As an aside, it is interesting to note that accomplished bakers such as Jeffrey Hamelman and Gérard Rubaud are both somewhat dismissive of the current obsession with huge holes in the crumb: Jeffrey joked during his recent class on Baking with Locally Grown Grains that some bakers seem to consider the number of alveoli in their crumb on a par with their sperm count as an indicator of their masculinity. As for Gérard, he sees what he calls “les bulles” (the bubbles) as important (they do contribute to the taste of the bread) but not fundamental: at the end of the day, “on ne les mange pas” (you don’t get to eat them).
However if an airy crumb is what you want, your levain can help you achieve that goal too: feeding it as soon as it doubles triggers a huge proliferation of wild yeast cells and a proportionate acceleration of the fermentation process. One way to make baguettes au levain with a very open crumb is to feed the levain three times at 6 hour-intervals prior to mixing the dough.

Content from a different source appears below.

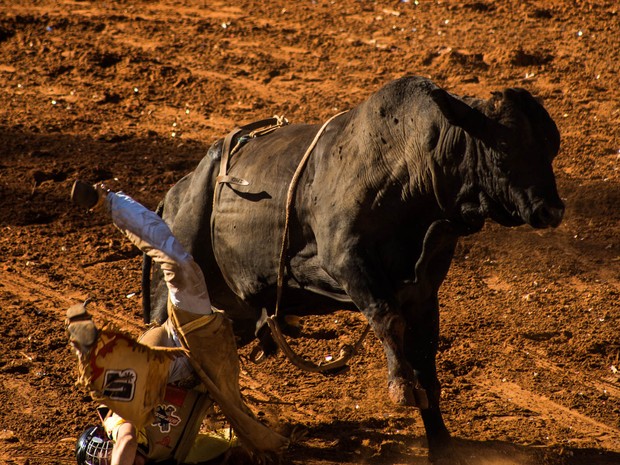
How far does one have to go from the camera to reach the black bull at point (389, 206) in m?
4.95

Gérard’s experimentation over the past few months have led him to modify his formulas, both for the levain and for the final dough. He has reduced the proportions of freshly milled whole grains in his bread, using none in the third (last) build of his levain and only 13% (instead of one third) in his final dough. He said that by doing so, he has lost a few rustic aromas but he has improved the texture of his bread tremendously. Also he has found that new, very delicate aromas were being created during fermentation. His dough has gained in elasticity and resilience and can now readily absorb more water, which helps get a more open crumb.

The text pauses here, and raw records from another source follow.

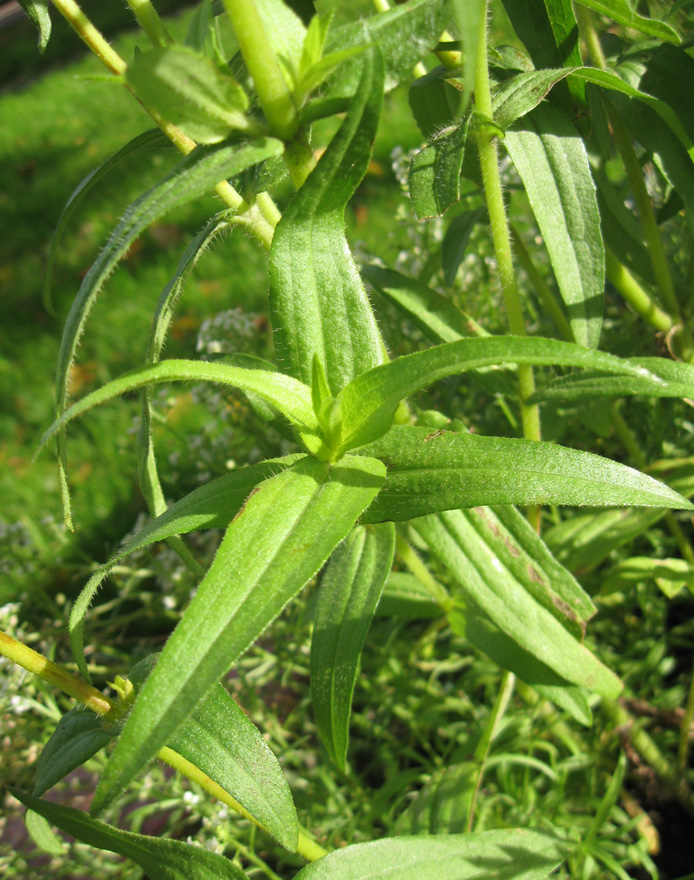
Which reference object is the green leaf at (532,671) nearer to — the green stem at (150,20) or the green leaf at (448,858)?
the green leaf at (448,858)

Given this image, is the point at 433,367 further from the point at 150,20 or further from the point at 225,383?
the point at 150,20

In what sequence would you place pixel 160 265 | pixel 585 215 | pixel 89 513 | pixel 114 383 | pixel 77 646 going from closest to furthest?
1. pixel 114 383
2. pixel 77 646
3. pixel 585 215
4. pixel 89 513
5. pixel 160 265

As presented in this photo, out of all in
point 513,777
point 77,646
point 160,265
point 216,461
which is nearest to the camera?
point 77,646

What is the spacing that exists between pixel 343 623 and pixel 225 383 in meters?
0.32

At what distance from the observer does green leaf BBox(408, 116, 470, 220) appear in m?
0.81

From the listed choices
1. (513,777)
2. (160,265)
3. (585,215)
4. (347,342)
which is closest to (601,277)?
(585,215)

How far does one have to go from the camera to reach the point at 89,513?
229 cm

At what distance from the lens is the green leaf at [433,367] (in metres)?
0.61

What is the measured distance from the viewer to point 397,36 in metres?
0.70

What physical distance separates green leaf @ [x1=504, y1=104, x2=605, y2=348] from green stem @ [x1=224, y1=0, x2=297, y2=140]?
1.21ft

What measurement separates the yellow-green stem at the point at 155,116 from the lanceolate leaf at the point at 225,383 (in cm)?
21

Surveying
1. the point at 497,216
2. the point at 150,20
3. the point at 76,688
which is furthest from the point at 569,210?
the point at 76,688

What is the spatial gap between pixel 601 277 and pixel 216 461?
94 centimetres

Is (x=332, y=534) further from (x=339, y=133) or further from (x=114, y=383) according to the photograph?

As related in my post Revisiting Gérard Rubaud, Gérard is now retarding his shaped batards for 10 hours and more. The long proofing changes the texture of the dough by making it more elastic and more malleable, which makes it possible to up the hydration even more. There is no doubt in my mind that Gérard’s formula will keep evolving as he lives and works by one simple motto: “Tout peut toujours s’améliorer” (there is always room for improvement).